GET /repositories/{id}

Returns a single repository record. 404 Not Found if the ID is unknown.

Delete Repository¶

DELETE /repositories/{id}

Removes a repository record.

204 No Content on success
404 Not Found if the ID is unknown

Note: Indexed vector chunks for this repository are NOT automatically removed from LanceDB when a repository is deleted.

Repository Status¶

GET /repositories/{id}/status

Returns the current indexing lifecycle status.

Response:

{
  "id": "550e8400-...",
  "status": "ready",
  "last_indexed": "2024-01-01T01:00:00Z",
  "error_message": null
}

Status Values¶

Status	Description
`pending`	Registered; waiting for the background indexer to start
`indexing`	Currently being indexed
`ready`	Successfully indexed; available for search
`error`	Last index run failed; see `error_message`

Trigger Re-index¶

POST /repositories/{id}/reindex

Marks the repository as pending so the background watcher will schedule a full re-index pass.

Response (202 Accepted):

{ "status": "pending" }

404 Not Found if the ID is unknown

CLI Usage¶

The agent index subcommand provides a user-friendly interface to all endpoints.
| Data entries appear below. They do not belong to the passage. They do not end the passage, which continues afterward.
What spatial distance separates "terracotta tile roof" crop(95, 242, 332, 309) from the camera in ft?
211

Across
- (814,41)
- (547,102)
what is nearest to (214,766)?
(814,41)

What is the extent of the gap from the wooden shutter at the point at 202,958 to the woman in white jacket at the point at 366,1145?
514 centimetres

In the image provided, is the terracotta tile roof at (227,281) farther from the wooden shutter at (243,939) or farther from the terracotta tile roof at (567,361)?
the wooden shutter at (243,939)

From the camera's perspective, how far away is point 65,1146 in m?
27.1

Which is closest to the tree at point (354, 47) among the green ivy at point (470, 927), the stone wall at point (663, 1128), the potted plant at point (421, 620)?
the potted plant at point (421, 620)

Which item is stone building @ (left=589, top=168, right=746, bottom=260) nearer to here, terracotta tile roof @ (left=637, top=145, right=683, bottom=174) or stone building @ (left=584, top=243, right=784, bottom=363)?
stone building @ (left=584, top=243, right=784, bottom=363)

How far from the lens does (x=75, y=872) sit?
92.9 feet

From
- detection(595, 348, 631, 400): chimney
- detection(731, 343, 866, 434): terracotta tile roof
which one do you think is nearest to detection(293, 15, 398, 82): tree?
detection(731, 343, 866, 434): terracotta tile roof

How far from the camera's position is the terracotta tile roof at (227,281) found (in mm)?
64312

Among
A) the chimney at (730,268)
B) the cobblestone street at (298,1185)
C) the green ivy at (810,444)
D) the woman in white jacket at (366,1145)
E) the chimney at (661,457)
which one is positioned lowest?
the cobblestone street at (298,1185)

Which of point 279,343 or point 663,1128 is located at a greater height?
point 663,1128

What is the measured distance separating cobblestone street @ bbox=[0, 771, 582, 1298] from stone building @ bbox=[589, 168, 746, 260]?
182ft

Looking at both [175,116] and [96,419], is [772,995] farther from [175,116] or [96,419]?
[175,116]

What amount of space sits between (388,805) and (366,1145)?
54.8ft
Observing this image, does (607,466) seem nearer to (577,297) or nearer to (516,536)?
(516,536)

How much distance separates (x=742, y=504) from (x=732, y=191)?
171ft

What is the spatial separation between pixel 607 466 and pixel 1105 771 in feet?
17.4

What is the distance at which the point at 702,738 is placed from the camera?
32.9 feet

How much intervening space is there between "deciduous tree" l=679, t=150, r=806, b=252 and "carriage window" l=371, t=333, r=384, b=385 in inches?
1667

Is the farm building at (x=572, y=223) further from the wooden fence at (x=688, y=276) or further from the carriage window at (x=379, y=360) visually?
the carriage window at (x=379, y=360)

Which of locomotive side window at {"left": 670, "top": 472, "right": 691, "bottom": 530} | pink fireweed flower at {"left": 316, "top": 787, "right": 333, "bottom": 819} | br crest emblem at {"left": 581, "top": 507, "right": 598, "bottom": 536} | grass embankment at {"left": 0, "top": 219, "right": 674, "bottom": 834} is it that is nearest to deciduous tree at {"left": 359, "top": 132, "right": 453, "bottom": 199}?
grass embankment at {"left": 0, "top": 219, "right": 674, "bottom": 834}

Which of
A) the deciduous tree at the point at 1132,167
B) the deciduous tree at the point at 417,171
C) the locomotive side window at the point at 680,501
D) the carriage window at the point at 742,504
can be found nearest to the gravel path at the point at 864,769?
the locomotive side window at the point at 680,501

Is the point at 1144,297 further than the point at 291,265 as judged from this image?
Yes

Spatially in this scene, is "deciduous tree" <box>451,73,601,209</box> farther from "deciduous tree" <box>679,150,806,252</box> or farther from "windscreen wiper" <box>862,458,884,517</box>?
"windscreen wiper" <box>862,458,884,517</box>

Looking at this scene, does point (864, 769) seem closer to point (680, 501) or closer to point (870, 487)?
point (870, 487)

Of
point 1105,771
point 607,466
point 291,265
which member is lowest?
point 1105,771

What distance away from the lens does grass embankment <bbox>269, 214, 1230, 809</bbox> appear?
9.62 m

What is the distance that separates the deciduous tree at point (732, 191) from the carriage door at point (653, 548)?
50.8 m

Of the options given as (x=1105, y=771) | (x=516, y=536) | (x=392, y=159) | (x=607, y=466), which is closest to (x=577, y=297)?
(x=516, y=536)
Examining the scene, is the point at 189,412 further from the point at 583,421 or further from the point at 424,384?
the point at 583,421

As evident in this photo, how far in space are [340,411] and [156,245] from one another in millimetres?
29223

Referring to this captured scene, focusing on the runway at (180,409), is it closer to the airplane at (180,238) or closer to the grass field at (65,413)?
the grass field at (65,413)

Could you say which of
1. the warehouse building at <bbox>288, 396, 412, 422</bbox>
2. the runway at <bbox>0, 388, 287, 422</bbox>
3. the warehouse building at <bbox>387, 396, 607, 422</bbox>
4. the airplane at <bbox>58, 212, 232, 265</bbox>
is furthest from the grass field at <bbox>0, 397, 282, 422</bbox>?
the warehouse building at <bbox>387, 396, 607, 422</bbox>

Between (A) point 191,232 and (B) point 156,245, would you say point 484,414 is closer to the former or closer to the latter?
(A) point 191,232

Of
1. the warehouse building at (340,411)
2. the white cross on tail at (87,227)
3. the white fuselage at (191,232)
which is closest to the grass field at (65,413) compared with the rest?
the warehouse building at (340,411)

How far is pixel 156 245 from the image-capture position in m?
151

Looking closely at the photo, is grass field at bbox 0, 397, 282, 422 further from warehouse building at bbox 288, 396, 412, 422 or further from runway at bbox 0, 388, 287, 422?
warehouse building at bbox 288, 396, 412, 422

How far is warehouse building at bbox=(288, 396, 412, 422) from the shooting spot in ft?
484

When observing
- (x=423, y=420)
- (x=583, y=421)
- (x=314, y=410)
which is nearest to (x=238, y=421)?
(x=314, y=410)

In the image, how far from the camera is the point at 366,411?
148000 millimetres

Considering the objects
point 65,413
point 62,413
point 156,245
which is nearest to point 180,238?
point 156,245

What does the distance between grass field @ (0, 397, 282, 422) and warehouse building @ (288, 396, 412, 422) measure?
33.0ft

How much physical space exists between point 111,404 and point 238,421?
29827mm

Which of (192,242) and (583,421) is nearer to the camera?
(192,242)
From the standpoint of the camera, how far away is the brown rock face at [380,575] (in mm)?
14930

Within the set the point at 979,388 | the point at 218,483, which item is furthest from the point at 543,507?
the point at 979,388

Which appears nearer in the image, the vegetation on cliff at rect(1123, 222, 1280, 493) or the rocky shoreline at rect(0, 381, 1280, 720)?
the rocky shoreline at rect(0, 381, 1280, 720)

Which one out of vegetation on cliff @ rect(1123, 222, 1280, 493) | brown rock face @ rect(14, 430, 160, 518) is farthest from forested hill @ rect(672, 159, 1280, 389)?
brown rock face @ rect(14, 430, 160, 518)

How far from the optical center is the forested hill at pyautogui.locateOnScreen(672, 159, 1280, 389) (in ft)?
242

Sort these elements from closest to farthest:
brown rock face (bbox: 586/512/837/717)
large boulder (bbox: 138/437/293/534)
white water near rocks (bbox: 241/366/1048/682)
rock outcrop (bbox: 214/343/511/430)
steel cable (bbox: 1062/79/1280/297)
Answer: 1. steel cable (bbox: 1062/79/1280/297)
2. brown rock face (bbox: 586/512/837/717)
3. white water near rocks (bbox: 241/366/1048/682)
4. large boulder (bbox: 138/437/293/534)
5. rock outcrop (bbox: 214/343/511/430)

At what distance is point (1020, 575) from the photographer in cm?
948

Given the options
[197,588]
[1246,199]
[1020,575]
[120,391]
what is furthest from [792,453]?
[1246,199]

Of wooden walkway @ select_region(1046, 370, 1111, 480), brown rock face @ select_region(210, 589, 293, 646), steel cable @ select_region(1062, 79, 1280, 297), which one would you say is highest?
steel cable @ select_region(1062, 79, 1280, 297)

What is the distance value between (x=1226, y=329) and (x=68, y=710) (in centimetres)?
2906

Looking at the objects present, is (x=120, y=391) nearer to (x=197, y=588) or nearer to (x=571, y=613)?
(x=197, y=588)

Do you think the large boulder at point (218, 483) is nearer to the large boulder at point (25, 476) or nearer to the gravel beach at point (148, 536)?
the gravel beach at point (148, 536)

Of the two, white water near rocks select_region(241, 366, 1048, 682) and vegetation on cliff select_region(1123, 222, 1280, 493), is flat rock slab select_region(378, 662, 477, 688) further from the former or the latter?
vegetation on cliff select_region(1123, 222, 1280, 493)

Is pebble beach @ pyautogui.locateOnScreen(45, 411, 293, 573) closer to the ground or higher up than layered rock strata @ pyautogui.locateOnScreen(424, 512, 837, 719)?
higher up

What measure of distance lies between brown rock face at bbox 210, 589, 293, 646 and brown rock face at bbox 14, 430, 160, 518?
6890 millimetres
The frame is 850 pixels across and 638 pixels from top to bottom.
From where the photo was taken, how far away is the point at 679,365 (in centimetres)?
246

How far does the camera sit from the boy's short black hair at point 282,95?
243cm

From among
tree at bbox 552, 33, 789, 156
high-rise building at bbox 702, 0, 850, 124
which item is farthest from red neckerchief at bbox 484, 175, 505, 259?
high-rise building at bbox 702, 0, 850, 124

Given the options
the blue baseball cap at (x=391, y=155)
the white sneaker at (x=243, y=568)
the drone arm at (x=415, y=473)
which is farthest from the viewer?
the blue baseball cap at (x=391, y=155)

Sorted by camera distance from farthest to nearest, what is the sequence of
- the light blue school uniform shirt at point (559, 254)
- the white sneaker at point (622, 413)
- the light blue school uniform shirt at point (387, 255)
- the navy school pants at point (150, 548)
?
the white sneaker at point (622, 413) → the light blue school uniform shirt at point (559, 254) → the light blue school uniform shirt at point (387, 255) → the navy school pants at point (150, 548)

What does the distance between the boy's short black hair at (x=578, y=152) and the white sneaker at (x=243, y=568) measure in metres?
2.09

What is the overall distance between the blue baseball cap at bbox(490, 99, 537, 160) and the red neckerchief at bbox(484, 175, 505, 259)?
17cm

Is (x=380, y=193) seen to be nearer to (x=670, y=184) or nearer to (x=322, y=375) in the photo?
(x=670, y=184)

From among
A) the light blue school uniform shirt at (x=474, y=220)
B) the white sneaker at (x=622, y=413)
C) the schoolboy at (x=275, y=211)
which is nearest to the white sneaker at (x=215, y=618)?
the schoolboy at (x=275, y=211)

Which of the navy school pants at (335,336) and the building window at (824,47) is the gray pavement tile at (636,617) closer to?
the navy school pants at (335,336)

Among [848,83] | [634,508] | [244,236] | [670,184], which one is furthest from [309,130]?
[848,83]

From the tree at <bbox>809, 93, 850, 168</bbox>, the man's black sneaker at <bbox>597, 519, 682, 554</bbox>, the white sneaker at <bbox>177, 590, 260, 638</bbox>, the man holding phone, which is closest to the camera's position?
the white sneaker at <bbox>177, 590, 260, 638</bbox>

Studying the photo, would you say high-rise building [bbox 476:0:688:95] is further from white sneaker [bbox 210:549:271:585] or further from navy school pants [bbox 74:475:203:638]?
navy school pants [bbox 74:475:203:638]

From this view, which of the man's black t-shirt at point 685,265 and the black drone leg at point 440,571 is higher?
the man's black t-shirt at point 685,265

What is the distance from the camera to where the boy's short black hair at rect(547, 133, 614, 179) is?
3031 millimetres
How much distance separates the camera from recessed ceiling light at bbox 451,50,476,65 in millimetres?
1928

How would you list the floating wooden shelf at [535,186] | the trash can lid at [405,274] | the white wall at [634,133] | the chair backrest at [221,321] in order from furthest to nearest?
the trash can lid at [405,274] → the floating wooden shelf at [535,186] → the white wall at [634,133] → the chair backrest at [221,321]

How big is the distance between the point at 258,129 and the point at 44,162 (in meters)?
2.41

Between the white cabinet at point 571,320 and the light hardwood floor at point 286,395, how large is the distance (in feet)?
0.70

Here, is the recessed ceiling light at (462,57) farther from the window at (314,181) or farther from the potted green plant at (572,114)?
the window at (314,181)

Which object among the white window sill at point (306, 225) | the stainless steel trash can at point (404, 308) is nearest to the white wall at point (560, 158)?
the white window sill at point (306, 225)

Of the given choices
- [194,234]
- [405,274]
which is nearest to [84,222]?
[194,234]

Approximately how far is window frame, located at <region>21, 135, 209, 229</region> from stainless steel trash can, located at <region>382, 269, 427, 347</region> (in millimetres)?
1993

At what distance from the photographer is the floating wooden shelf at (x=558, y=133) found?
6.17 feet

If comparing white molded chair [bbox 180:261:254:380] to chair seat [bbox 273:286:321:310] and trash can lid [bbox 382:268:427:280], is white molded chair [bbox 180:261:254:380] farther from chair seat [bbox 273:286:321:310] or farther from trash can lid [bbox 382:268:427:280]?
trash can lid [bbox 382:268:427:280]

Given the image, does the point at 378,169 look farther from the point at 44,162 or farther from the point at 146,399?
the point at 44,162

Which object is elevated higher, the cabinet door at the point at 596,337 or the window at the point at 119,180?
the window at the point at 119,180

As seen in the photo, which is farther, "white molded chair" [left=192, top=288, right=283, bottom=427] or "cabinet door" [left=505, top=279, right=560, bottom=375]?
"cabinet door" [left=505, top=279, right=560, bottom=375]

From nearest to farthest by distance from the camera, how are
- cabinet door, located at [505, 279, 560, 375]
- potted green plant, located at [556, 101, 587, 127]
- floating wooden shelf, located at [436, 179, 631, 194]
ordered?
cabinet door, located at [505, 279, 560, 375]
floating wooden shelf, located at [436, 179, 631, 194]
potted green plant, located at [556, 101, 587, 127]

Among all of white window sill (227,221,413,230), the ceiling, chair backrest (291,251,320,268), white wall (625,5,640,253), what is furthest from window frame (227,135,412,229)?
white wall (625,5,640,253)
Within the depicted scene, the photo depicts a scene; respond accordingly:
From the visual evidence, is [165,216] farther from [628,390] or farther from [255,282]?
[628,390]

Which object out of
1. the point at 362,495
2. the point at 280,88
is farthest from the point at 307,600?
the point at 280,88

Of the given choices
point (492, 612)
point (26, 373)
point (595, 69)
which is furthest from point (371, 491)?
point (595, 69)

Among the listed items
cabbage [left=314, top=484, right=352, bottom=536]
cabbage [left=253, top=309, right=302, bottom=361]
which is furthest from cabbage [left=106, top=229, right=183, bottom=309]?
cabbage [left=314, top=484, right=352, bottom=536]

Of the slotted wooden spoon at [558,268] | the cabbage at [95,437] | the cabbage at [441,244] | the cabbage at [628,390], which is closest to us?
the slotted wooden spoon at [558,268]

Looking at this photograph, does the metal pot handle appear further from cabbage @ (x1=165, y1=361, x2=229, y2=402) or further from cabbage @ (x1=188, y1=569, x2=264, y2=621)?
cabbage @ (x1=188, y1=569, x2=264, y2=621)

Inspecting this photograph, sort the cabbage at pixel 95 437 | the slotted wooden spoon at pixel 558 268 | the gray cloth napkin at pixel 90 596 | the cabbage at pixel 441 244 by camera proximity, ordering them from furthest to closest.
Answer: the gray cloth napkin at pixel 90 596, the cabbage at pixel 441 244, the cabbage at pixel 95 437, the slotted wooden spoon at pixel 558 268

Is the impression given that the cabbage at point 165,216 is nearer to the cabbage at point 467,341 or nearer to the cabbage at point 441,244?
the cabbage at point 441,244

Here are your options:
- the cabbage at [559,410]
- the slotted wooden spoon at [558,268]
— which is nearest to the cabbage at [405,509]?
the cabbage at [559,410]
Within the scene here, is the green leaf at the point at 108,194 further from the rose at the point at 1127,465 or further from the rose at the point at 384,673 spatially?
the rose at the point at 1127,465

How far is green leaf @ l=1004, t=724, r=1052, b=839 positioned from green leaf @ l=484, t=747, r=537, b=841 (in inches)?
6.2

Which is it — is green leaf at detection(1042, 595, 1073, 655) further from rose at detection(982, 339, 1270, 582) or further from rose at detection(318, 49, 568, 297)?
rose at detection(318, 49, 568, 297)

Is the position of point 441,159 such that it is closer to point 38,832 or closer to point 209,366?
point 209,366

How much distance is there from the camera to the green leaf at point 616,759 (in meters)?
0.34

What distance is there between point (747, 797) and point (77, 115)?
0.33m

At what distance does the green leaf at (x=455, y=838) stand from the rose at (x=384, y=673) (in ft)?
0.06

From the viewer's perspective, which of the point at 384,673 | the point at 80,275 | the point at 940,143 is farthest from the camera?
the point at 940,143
Service URL is read from AGENTD_INDEX_SERVICE_URL (default: http://localhost:17012).

# Health
agent index health

# Repository management
agent index add-repo --name agentd --path /home/user/agentd
agent index list-repos
agent index status <repo-id>
agent index reindex <repo-id>
agent index remove-repo <repo-id>

# Code search
agent index search "authentication middleware"
agent index search "error handling" --mode hybrid --language rust
agent index search "ConnectionPool" --mode keyword --limit 5
agent index search "deploy handler" --file-pattern "src/api/**" --json

See agent index --help for all options.

Claude Code Integration¶

The agent-index Claude Code skill (.claude/skills/agent-index/) enables agents to search indexed code directly from conversations:

Use the agent-index skill to find the authentication middleware implementation.

Running the Service¶

# Development
cargo run -p index
RUST_LOG=debug cargo run -p index

# With custom embedding endpoint
AGENTD_INDEX_EMBEDDING_ENDPOINT=http://my-ollama:11434/v1 cargo run -p index

# Production (via xtask)
cargo xtask start-services

Metrics¶

The service exposes Prometheus metrics at GET /metrics.

Metric	Description
`service_info`	Service version and name gauge

Standard HTTP metrics (request count, latency, error rate) are emitted via the tower-http tracing layer and captured by the Prometheus scraper.